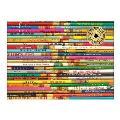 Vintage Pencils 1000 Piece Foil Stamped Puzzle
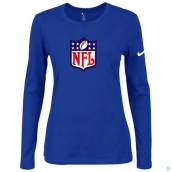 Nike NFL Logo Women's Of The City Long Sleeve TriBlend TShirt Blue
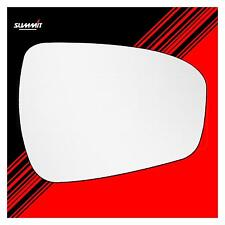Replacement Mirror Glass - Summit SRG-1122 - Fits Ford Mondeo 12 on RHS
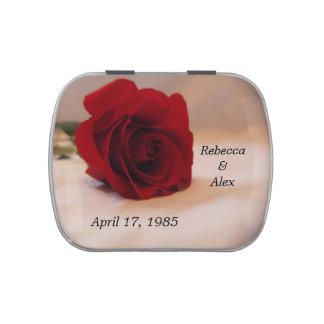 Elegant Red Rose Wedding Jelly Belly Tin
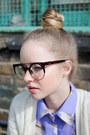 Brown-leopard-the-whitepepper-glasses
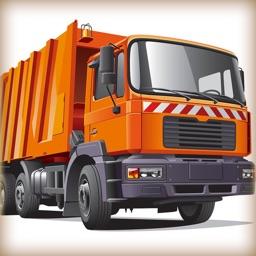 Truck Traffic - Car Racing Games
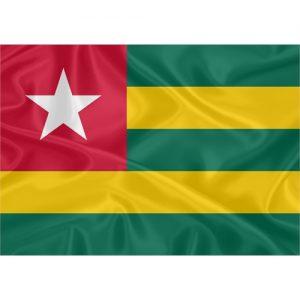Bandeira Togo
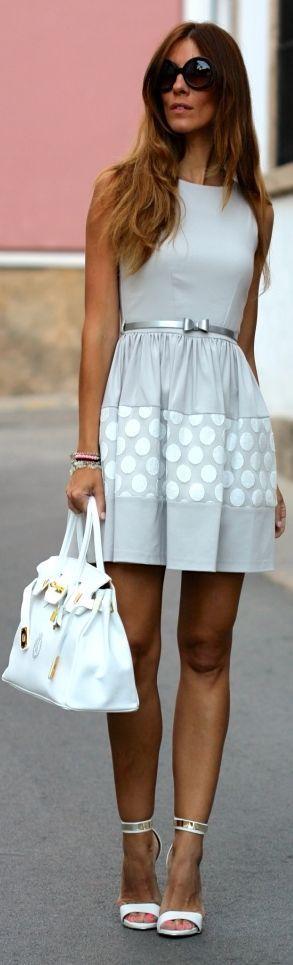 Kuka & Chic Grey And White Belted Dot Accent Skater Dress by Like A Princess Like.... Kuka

####################

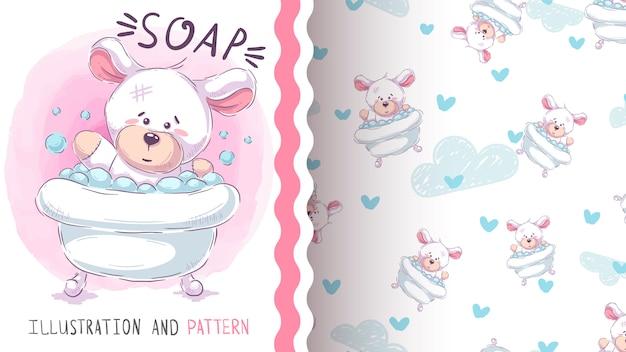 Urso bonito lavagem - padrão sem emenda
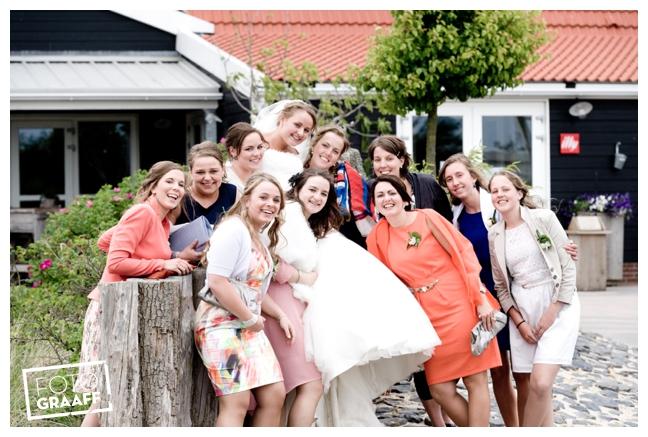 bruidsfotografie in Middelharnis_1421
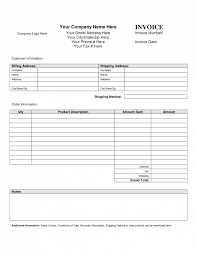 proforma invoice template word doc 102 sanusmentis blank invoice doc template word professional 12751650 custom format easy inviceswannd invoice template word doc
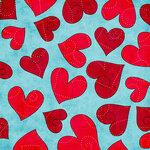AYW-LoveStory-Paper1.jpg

####################

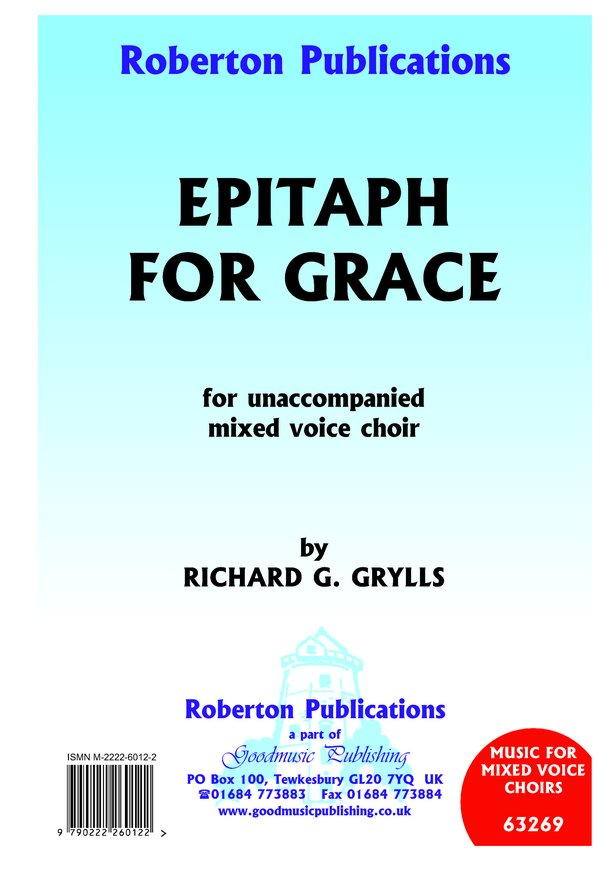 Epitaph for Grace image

####################

> Task objective
Everything from the line with "Vintage Pencils 1000" through the line with "Kuka & Chic" in the material above should be transcribed exactly, except the pictures.

> Answer to this task
 Vintage Pencils 1000 Piece Foil Stamped Puzzle
 Nike NFL Logo Women's Of The City Long Sleeve TriBlend TShirt Blue
Replacement Mirror Glass - Summit SRG-1122 - Fits Ford Mondeo 12 on RHS
 Elegant Red Rose Wedding Jelly Belly Tin
 Brown-leopard-the-whitepepper-glasses
 Truck Traffic - Car Racing Games
Bandeira Togo
 Kuka & Chic Grey And White Belted Dot Accent Skater Dress by Like A Princess Like.... Kuka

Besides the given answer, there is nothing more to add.